All the traditional sights and sounds are there. Look down, and you'll see staffers taping off painfully narrow queue lanes that lead to the promised land of a William Shatner autograph. Look up, and you'll witness the spectacle of Fantasy Super Cosplay Wrestling, the traveling revue that puts professional wrestlers in Skeletor and Star-Lord costumes and lets them loose on one another to create pure geek mayhem. And peek behind the curtain, and you'll get to meet the ersatz Comic Book Guy who runs the show – in this case, Supercon founder Mike Broder, who recounts the evolution of the event for the documentary cameras while his wife and business partner, Sandy Martin, rushes about the grounds, putting out fires.

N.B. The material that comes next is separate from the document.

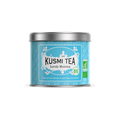 Blik 100 g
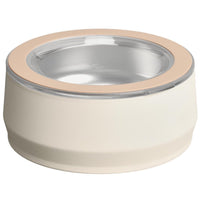 Stanley The Everyday Pet Bowl 0.71L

It's comfort food for the already converted. But more casual viewers may find the film lacking in genuine, sustained drama. Its thrust is that running a major con entails four days of constant crisis, but as depicted here, those crises arise from out of the blue and are either solved swiftly or simply dropped as an issue, never to be revisited. The closest thing to a narrative arc concerns the event managers' running clashes with a hired security team that's about as effective as the Keystone Cops. Yet even that promising plotline essentially goes nowhere.
The biggest speed bump is a passing reference to Hurricane Matthew, the 2016 disaster that forced the postponement of Orlando's Spooky Empire convention: Supercon's Broder expresses his relief that he's never had to face such a dilemma, which he says nearly cratered the business of Spooky's Petey Mongelli (who appears in the film as a mentor figure to Broder). Wondering what the coronavirus means for all of them right now means you'll probably miss whatever Broder says next.
- Sandy Martin in 'Surviving Supercon'
Still, the doc retains a joyous, kinetic feel, thanks to the obvious enthusiasm of the colorfully dressed attendees and the manic commitment of Martin, Broder's partner in both life and impresario-hood. A perpetually frantic beanpole who resembles a redheaded Olive Oyl on amphetamines, she's all over the screen, hunting for the perfect extension cord and whipping clueless security guards into shape like a whirling dervish of OCD and profanity. Expect "the Sandy Martin" to be a top cosplaying choice as soon as the nation's convention calendar resumes. Whenever the @$&# that might be.